This week, congressional Republicans gave themselves the power to slash the annual salary of any individual federal worker to as low as $1 — and the budget of any individual federal program right down to zero.
They executed this attack on the independence of the civil service by reviving an obscure provision enacted by Congress in 1876: The Holman Rule, named after the Indiana congressman who devised it, empowers any member of Congress to submit an amendment to an appropriations bill that targets the funding of a specific government program or employee.
The rule was devised before the advent of a nonpolitical, career civil service and was rarely invoked in the modern era. In 1983, Democratic speaker Tip O’Neill laid it to rest. For the past three decades, Congress has had the power to slash any agency’s overall budget, but not to target specific projects or civil servants for funding cuts or downsizing.
“This is a big rule change inside there that allows people to get at places they hadn’t before,” House Majority Leader Kevin McCarthy told reporters this week. “All agencies should be held accountable and tested in a manner and this is an avenue to allow them to do it.”
This big change flew under the radar when it was enacted Tuesday, as congressional Republicans’ (quickly forfeited) attempt to gut the House ethics office sucked up all available media attention. But the Holman Rule could prove more consequential, particularly if the GOP proves eager to deploy its new weapon.
Virginia congressman H. Morgan Griffith led the charge for reviving the Holman Rule, after learning about how much the federal government spends on the upkeep of wild horses ($80 million, apparently). When the Washington Post asked Griffith if the new rule would be used to cut “huge swaths” of the federal workforce, he replied, “I can’t tell you it won’t happen … The power is there. But isn’t that appropriate? Who runs this country, the people of the United States or the people on the people’s payroll?”
Here, Griffith elides the fact that those on “the people’s payroll” do not pursue programs born of their own individual whims, but rather, work to execute and enforce laws passed by the people’s duly elected representatives. (The House GOP may not approve of the Clean Air Act, but the Environmental Protection Agency does not undermine democracy when it works to enforce existing law.)
The rule appears most disconcerting when viewed in the context of the incoming administration’s apparent hostility toward the independence of the civil service.
Last month, Trump’s transition team sent the Department of Energy a questionnaire, which asked agency officials to list the names of employees and contractors who “had attended any” United Nations climate conferences “in the last five years,” worked on domestic efforts to limit carbon emissions, or “attended any Interagency Working Group meetings” to design the measurement known as the “social cost of carbon,” a metric often used by the Obama White House to justify its regulations of carbon output.
The team also requested a list of “which programs within DOE are essential to meeting the goals of President Obama’s Climate Action Plan.”
Trump eventually disavowed that questionnaire.
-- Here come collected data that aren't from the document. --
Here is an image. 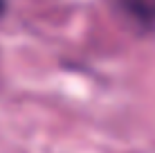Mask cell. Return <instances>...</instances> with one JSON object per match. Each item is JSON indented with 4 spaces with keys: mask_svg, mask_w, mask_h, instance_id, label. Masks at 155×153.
Masks as SVG:
<instances>
[{
    "mask_svg": "<svg viewBox=\"0 0 155 153\" xmlns=\"http://www.w3.org/2000/svg\"><path fill=\"white\" fill-rule=\"evenodd\" d=\"M119 12L140 32L155 34V0H115Z\"/></svg>",
    "mask_w": 155,
    "mask_h": 153,
    "instance_id": "1",
    "label": "cell"
},
{
    "mask_svg": "<svg viewBox=\"0 0 155 153\" xmlns=\"http://www.w3.org/2000/svg\"><path fill=\"white\" fill-rule=\"evenodd\" d=\"M2 7H5V2H2V0H0V12H2Z\"/></svg>",
    "mask_w": 155,
    "mask_h": 153,
    "instance_id": "2",
    "label": "cell"
}]
</instances>
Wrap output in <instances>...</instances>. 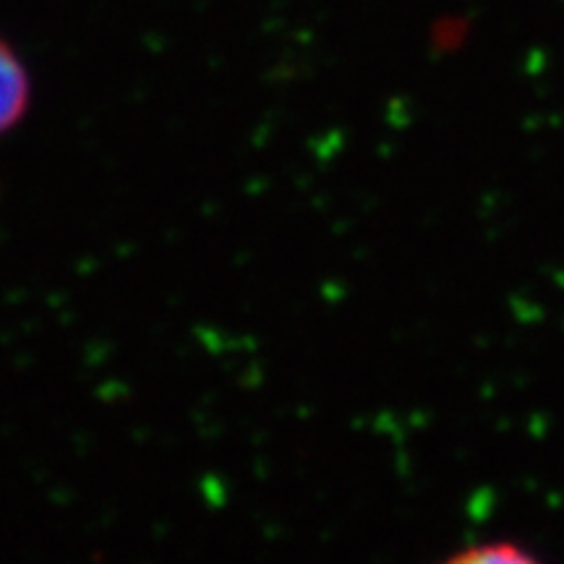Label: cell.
<instances>
[{"label":"cell","instance_id":"cell-1","mask_svg":"<svg viewBox=\"0 0 564 564\" xmlns=\"http://www.w3.org/2000/svg\"><path fill=\"white\" fill-rule=\"evenodd\" d=\"M32 105V76L17 47L0 37V139L24 121Z\"/></svg>","mask_w":564,"mask_h":564},{"label":"cell","instance_id":"cell-2","mask_svg":"<svg viewBox=\"0 0 564 564\" xmlns=\"http://www.w3.org/2000/svg\"><path fill=\"white\" fill-rule=\"evenodd\" d=\"M455 562H468V564H478V562H533V554H528L523 546L512 544V541H491V544L484 546H474L468 552H460L453 556Z\"/></svg>","mask_w":564,"mask_h":564}]
</instances>
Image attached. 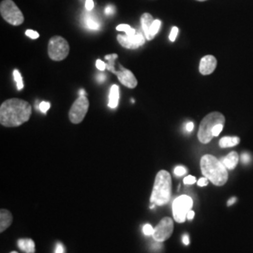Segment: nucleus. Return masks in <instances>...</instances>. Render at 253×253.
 Wrapping results in <instances>:
<instances>
[{"instance_id": "obj_1", "label": "nucleus", "mask_w": 253, "mask_h": 253, "mask_svg": "<svg viewBox=\"0 0 253 253\" xmlns=\"http://www.w3.org/2000/svg\"><path fill=\"white\" fill-rule=\"evenodd\" d=\"M32 115V106L21 99H9L0 106V123L7 127H14L27 122Z\"/></svg>"}, {"instance_id": "obj_2", "label": "nucleus", "mask_w": 253, "mask_h": 253, "mask_svg": "<svg viewBox=\"0 0 253 253\" xmlns=\"http://www.w3.org/2000/svg\"><path fill=\"white\" fill-rule=\"evenodd\" d=\"M201 170L204 176L216 186H223L228 180L226 167L212 155L203 156L201 159Z\"/></svg>"}, {"instance_id": "obj_3", "label": "nucleus", "mask_w": 253, "mask_h": 253, "mask_svg": "<svg viewBox=\"0 0 253 253\" xmlns=\"http://www.w3.org/2000/svg\"><path fill=\"white\" fill-rule=\"evenodd\" d=\"M171 193H172L171 175L167 171L162 170L156 175L150 202L159 207L164 206L170 201Z\"/></svg>"}, {"instance_id": "obj_4", "label": "nucleus", "mask_w": 253, "mask_h": 253, "mask_svg": "<svg viewBox=\"0 0 253 253\" xmlns=\"http://www.w3.org/2000/svg\"><path fill=\"white\" fill-rule=\"evenodd\" d=\"M118 54H106L105 59L107 60L106 63V70L109 72L116 74L118 76L119 82L127 88H135L138 84V81L136 79L135 75L131 71L124 68L121 64H118V69H117L116 60L118 59Z\"/></svg>"}, {"instance_id": "obj_5", "label": "nucleus", "mask_w": 253, "mask_h": 253, "mask_svg": "<svg viewBox=\"0 0 253 253\" xmlns=\"http://www.w3.org/2000/svg\"><path fill=\"white\" fill-rule=\"evenodd\" d=\"M225 118L218 112L208 114L202 120L198 131V139L202 144H208L213 139V128L218 124H224Z\"/></svg>"}, {"instance_id": "obj_6", "label": "nucleus", "mask_w": 253, "mask_h": 253, "mask_svg": "<svg viewBox=\"0 0 253 253\" xmlns=\"http://www.w3.org/2000/svg\"><path fill=\"white\" fill-rule=\"evenodd\" d=\"M0 14L9 25L17 27L24 23L25 17L12 0H3L0 4Z\"/></svg>"}, {"instance_id": "obj_7", "label": "nucleus", "mask_w": 253, "mask_h": 253, "mask_svg": "<svg viewBox=\"0 0 253 253\" xmlns=\"http://www.w3.org/2000/svg\"><path fill=\"white\" fill-rule=\"evenodd\" d=\"M70 53L68 42L61 36L52 37L48 43V55L54 61H62Z\"/></svg>"}, {"instance_id": "obj_8", "label": "nucleus", "mask_w": 253, "mask_h": 253, "mask_svg": "<svg viewBox=\"0 0 253 253\" xmlns=\"http://www.w3.org/2000/svg\"><path fill=\"white\" fill-rule=\"evenodd\" d=\"M193 207V201L188 195H181L172 204V214L174 220L182 223L187 219V215Z\"/></svg>"}, {"instance_id": "obj_9", "label": "nucleus", "mask_w": 253, "mask_h": 253, "mask_svg": "<svg viewBox=\"0 0 253 253\" xmlns=\"http://www.w3.org/2000/svg\"><path fill=\"white\" fill-rule=\"evenodd\" d=\"M89 108V101L85 96H80L73 102L69 112L70 121L73 124H79L84 120Z\"/></svg>"}, {"instance_id": "obj_10", "label": "nucleus", "mask_w": 253, "mask_h": 253, "mask_svg": "<svg viewBox=\"0 0 253 253\" xmlns=\"http://www.w3.org/2000/svg\"><path fill=\"white\" fill-rule=\"evenodd\" d=\"M173 231L172 218L164 217L163 220L154 229L153 238L157 242H163L170 238Z\"/></svg>"}, {"instance_id": "obj_11", "label": "nucleus", "mask_w": 253, "mask_h": 253, "mask_svg": "<svg viewBox=\"0 0 253 253\" xmlns=\"http://www.w3.org/2000/svg\"><path fill=\"white\" fill-rule=\"evenodd\" d=\"M145 37L141 33H136L134 36L118 35V41L120 45L126 49H137L145 43Z\"/></svg>"}, {"instance_id": "obj_12", "label": "nucleus", "mask_w": 253, "mask_h": 253, "mask_svg": "<svg viewBox=\"0 0 253 253\" xmlns=\"http://www.w3.org/2000/svg\"><path fill=\"white\" fill-rule=\"evenodd\" d=\"M217 68V59L213 55H205L200 61L199 71L203 75H209Z\"/></svg>"}, {"instance_id": "obj_13", "label": "nucleus", "mask_w": 253, "mask_h": 253, "mask_svg": "<svg viewBox=\"0 0 253 253\" xmlns=\"http://www.w3.org/2000/svg\"><path fill=\"white\" fill-rule=\"evenodd\" d=\"M153 16L150 13L145 12L141 16V24H142V28L145 34V39L147 41H150V28L153 24Z\"/></svg>"}, {"instance_id": "obj_14", "label": "nucleus", "mask_w": 253, "mask_h": 253, "mask_svg": "<svg viewBox=\"0 0 253 253\" xmlns=\"http://www.w3.org/2000/svg\"><path fill=\"white\" fill-rule=\"evenodd\" d=\"M12 222V216L8 210L1 209L0 211V232L3 233L8 229Z\"/></svg>"}, {"instance_id": "obj_15", "label": "nucleus", "mask_w": 253, "mask_h": 253, "mask_svg": "<svg viewBox=\"0 0 253 253\" xmlns=\"http://www.w3.org/2000/svg\"><path fill=\"white\" fill-rule=\"evenodd\" d=\"M238 160H239L238 154L234 151V152L228 154L225 158H223L221 163H223V165L226 167V169L228 170H233L236 167V165L238 163Z\"/></svg>"}, {"instance_id": "obj_16", "label": "nucleus", "mask_w": 253, "mask_h": 253, "mask_svg": "<svg viewBox=\"0 0 253 253\" xmlns=\"http://www.w3.org/2000/svg\"><path fill=\"white\" fill-rule=\"evenodd\" d=\"M119 102V87L118 84H113L110 90L109 96V107L112 109L117 108Z\"/></svg>"}, {"instance_id": "obj_17", "label": "nucleus", "mask_w": 253, "mask_h": 253, "mask_svg": "<svg viewBox=\"0 0 253 253\" xmlns=\"http://www.w3.org/2000/svg\"><path fill=\"white\" fill-rule=\"evenodd\" d=\"M18 247L21 251L26 253H35V243L32 239L23 238L18 241Z\"/></svg>"}, {"instance_id": "obj_18", "label": "nucleus", "mask_w": 253, "mask_h": 253, "mask_svg": "<svg viewBox=\"0 0 253 253\" xmlns=\"http://www.w3.org/2000/svg\"><path fill=\"white\" fill-rule=\"evenodd\" d=\"M240 143V139L238 137H223L219 141V146L222 148L233 147Z\"/></svg>"}, {"instance_id": "obj_19", "label": "nucleus", "mask_w": 253, "mask_h": 253, "mask_svg": "<svg viewBox=\"0 0 253 253\" xmlns=\"http://www.w3.org/2000/svg\"><path fill=\"white\" fill-rule=\"evenodd\" d=\"M117 30H118V31H123V32H125V34H126V36L131 37L136 35L135 29L132 28L130 26H128V25H126V24L118 25V27H117Z\"/></svg>"}, {"instance_id": "obj_20", "label": "nucleus", "mask_w": 253, "mask_h": 253, "mask_svg": "<svg viewBox=\"0 0 253 253\" xmlns=\"http://www.w3.org/2000/svg\"><path fill=\"white\" fill-rule=\"evenodd\" d=\"M162 27V21L161 20H154L153 24L150 28V41L153 40L156 35L158 34V32L160 31V28Z\"/></svg>"}, {"instance_id": "obj_21", "label": "nucleus", "mask_w": 253, "mask_h": 253, "mask_svg": "<svg viewBox=\"0 0 253 253\" xmlns=\"http://www.w3.org/2000/svg\"><path fill=\"white\" fill-rule=\"evenodd\" d=\"M13 78L16 82V85H17V89L18 90H22L24 88V83H23V78L21 73L17 70L13 71Z\"/></svg>"}, {"instance_id": "obj_22", "label": "nucleus", "mask_w": 253, "mask_h": 253, "mask_svg": "<svg viewBox=\"0 0 253 253\" xmlns=\"http://www.w3.org/2000/svg\"><path fill=\"white\" fill-rule=\"evenodd\" d=\"M85 25H86V27H88L89 29H92V30H97V29L100 28V24L95 19L92 18L90 16H87L85 18Z\"/></svg>"}, {"instance_id": "obj_23", "label": "nucleus", "mask_w": 253, "mask_h": 253, "mask_svg": "<svg viewBox=\"0 0 253 253\" xmlns=\"http://www.w3.org/2000/svg\"><path fill=\"white\" fill-rule=\"evenodd\" d=\"M50 107H51V104L49 102H47V101H42L41 104H40V110L43 114H46L49 111Z\"/></svg>"}, {"instance_id": "obj_24", "label": "nucleus", "mask_w": 253, "mask_h": 253, "mask_svg": "<svg viewBox=\"0 0 253 253\" xmlns=\"http://www.w3.org/2000/svg\"><path fill=\"white\" fill-rule=\"evenodd\" d=\"M187 172V169L183 166H177L175 169H174V174L177 175V176H182L184 175L185 173Z\"/></svg>"}, {"instance_id": "obj_25", "label": "nucleus", "mask_w": 253, "mask_h": 253, "mask_svg": "<svg viewBox=\"0 0 253 253\" xmlns=\"http://www.w3.org/2000/svg\"><path fill=\"white\" fill-rule=\"evenodd\" d=\"M26 35L27 37H29L30 39H32V40H36L38 39L39 37H40V34L35 31V30H31V29H28L26 31Z\"/></svg>"}, {"instance_id": "obj_26", "label": "nucleus", "mask_w": 253, "mask_h": 253, "mask_svg": "<svg viewBox=\"0 0 253 253\" xmlns=\"http://www.w3.org/2000/svg\"><path fill=\"white\" fill-rule=\"evenodd\" d=\"M143 231H144V234L145 235H153L154 228L150 224H145L144 228H143Z\"/></svg>"}, {"instance_id": "obj_27", "label": "nucleus", "mask_w": 253, "mask_h": 253, "mask_svg": "<svg viewBox=\"0 0 253 253\" xmlns=\"http://www.w3.org/2000/svg\"><path fill=\"white\" fill-rule=\"evenodd\" d=\"M223 126H224V124H218V125H217V126L213 128V132L212 133H213L214 137H217V136L219 135V133L223 129Z\"/></svg>"}, {"instance_id": "obj_28", "label": "nucleus", "mask_w": 253, "mask_h": 253, "mask_svg": "<svg viewBox=\"0 0 253 253\" xmlns=\"http://www.w3.org/2000/svg\"><path fill=\"white\" fill-rule=\"evenodd\" d=\"M177 34H178V28L176 27H172V30H171V33H170V36H169L170 41H171V42H174L175 39H176V37H177Z\"/></svg>"}, {"instance_id": "obj_29", "label": "nucleus", "mask_w": 253, "mask_h": 253, "mask_svg": "<svg viewBox=\"0 0 253 253\" xmlns=\"http://www.w3.org/2000/svg\"><path fill=\"white\" fill-rule=\"evenodd\" d=\"M96 67H97V69H98L99 71L103 72V71L106 70V63L103 62V61L100 60V59H98V60L96 61Z\"/></svg>"}, {"instance_id": "obj_30", "label": "nucleus", "mask_w": 253, "mask_h": 253, "mask_svg": "<svg viewBox=\"0 0 253 253\" xmlns=\"http://www.w3.org/2000/svg\"><path fill=\"white\" fill-rule=\"evenodd\" d=\"M195 182H196V178L192 175H189V176L184 178V184H186V185H192Z\"/></svg>"}, {"instance_id": "obj_31", "label": "nucleus", "mask_w": 253, "mask_h": 253, "mask_svg": "<svg viewBox=\"0 0 253 253\" xmlns=\"http://www.w3.org/2000/svg\"><path fill=\"white\" fill-rule=\"evenodd\" d=\"M94 7H95V4L93 0H85V9L90 11L94 9Z\"/></svg>"}, {"instance_id": "obj_32", "label": "nucleus", "mask_w": 253, "mask_h": 253, "mask_svg": "<svg viewBox=\"0 0 253 253\" xmlns=\"http://www.w3.org/2000/svg\"><path fill=\"white\" fill-rule=\"evenodd\" d=\"M208 179L207 177H203V178H200L198 181V186L200 187H205V186H208Z\"/></svg>"}, {"instance_id": "obj_33", "label": "nucleus", "mask_w": 253, "mask_h": 253, "mask_svg": "<svg viewBox=\"0 0 253 253\" xmlns=\"http://www.w3.org/2000/svg\"><path fill=\"white\" fill-rule=\"evenodd\" d=\"M115 10H116V9H115L114 6L109 5L108 7H106V9H105V13L107 15H111V14H113L115 12Z\"/></svg>"}, {"instance_id": "obj_34", "label": "nucleus", "mask_w": 253, "mask_h": 253, "mask_svg": "<svg viewBox=\"0 0 253 253\" xmlns=\"http://www.w3.org/2000/svg\"><path fill=\"white\" fill-rule=\"evenodd\" d=\"M242 161L244 163H249L251 162V157L249 154H243L242 155Z\"/></svg>"}, {"instance_id": "obj_35", "label": "nucleus", "mask_w": 253, "mask_h": 253, "mask_svg": "<svg viewBox=\"0 0 253 253\" xmlns=\"http://www.w3.org/2000/svg\"><path fill=\"white\" fill-rule=\"evenodd\" d=\"M55 253H64V247L61 244H57L55 249Z\"/></svg>"}, {"instance_id": "obj_36", "label": "nucleus", "mask_w": 253, "mask_h": 253, "mask_svg": "<svg viewBox=\"0 0 253 253\" xmlns=\"http://www.w3.org/2000/svg\"><path fill=\"white\" fill-rule=\"evenodd\" d=\"M193 128H194V124L192 123V122H190V123H188L187 124V126H186V129H187V131H192L193 130Z\"/></svg>"}, {"instance_id": "obj_37", "label": "nucleus", "mask_w": 253, "mask_h": 253, "mask_svg": "<svg viewBox=\"0 0 253 253\" xmlns=\"http://www.w3.org/2000/svg\"><path fill=\"white\" fill-rule=\"evenodd\" d=\"M194 215H195V213H194V211H192V210H190V212L188 213V215H187V219H193V217H194Z\"/></svg>"}, {"instance_id": "obj_38", "label": "nucleus", "mask_w": 253, "mask_h": 253, "mask_svg": "<svg viewBox=\"0 0 253 253\" xmlns=\"http://www.w3.org/2000/svg\"><path fill=\"white\" fill-rule=\"evenodd\" d=\"M183 243L185 245L190 244V238L188 235H185L183 236Z\"/></svg>"}, {"instance_id": "obj_39", "label": "nucleus", "mask_w": 253, "mask_h": 253, "mask_svg": "<svg viewBox=\"0 0 253 253\" xmlns=\"http://www.w3.org/2000/svg\"><path fill=\"white\" fill-rule=\"evenodd\" d=\"M235 202H236V198H232V199L229 200V202H228V206H232V205H234Z\"/></svg>"}, {"instance_id": "obj_40", "label": "nucleus", "mask_w": 253, "mask_h": 253, "mask_svg": "<svg viewBox=\"0 0 253 253\" xmlns=\"http://www.w3.org/2000/svg\"><path fill=\"white\" fill-rule=\"evenodd\" d=\"M98 78H99V80L101 82L104 81V78H105V75H98Z\"/></svg>"}, {"instance_id": "obj_41", "label": "nucleus", "mask_w": 253, "mask_h": 253, "mask_svg": "<svg viewBox=\"0 0 253 253\" xmlns=\"http://www.w3.org/2000/svg\"><path fill=\"white\" fill-rule=\"evenodd\" d=\"M84 94H85L84 90V89H81V90H80V96H84Z\"/></svg>"}, {"instance_id": "obj_42", "label": "nucleus", "mask_w": 253, "mask_h": 253, "mask_svg": "<svg viewBox=\"0 0 253 253\" xmlns=\"http://www.w3.org/2000/svg\"><path fill=\"white\" fill-rule=\"evenodd\" d=\"M197 1H200V2H203V1H207V0H197Z\"/></svg>"}, {"instance_id": "obj_43", "label": "nucleus", "mask_w": 253, "mask_h": 253, "mask_svg": "<svg viewBox=\"0 0 253 253\" xmlns=\"http://www.w3.org/2000/svg\"><path fill=\"white\" fill-rule=\"evenodd\" d=\"M16 253V252H12V253Z\"/></svg>"}]
</instances>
But he has also named a series of cabinet nominees who are staunchly opposed to the missions of the departments they’re supposed to lead: The president-elect’s Labor Secretary–designate is a fast-food executive whose restaurants are serial violators of labor law; his EPA head is an ally of the oil industry who loves to sue the EPA; his head of Housing and Urban Development has called the Fair Housing Act “communist.”
If confirmed, these selections are bound to create tensions between the agency leadership and the career civil servants who’ve been tasked with executing laws that Republicans disapprove of, but which they lack the time, political will, and/or Senate votes to repeal.
But now, any civil servant whose climate research doesn’t produce the findings Scott Pruitt wants to see will, ostensibly, be at risk of having his or her job eliminated. For the next year, passing an amendment slashing an individual worker’s salary or position will require a simple majority in both houses of Congress. (In deference to intra-party opponents of the rule, Republicans have given it a 12-month expiration date.)
While present reporting suggests that House Republicans revived the Holman Rule on their own initiative, the move is of a piece with advice that Chris Christie provided to Donald Trump last summer.
In a recording obtained by Reuters, New Jersey’s giant reservoir of schadenfreude told a group of Republican donors that he had instructed Trump “to immediately ask the Republican Congress to change the civil service laws. Because if they do, it will make it a lot easier to fire” Obama appointees.
It remains unclear how aggressively Republicans will use the Holman Rule, which inspired some opposition within their own ranks. But the mere existence of the provision may be enough to advance its animating goal: The combination of the Holman Rule, hostile agency heads, rhetorical intimidation from the president-elect, and the Trump administration’s reported proposals for “reforming” the civil service — among them, an end to automatic raises and cuts to pension benefits — could very well inspire many conscientious, left-leaning bureaucrats to self-deport from the public sector.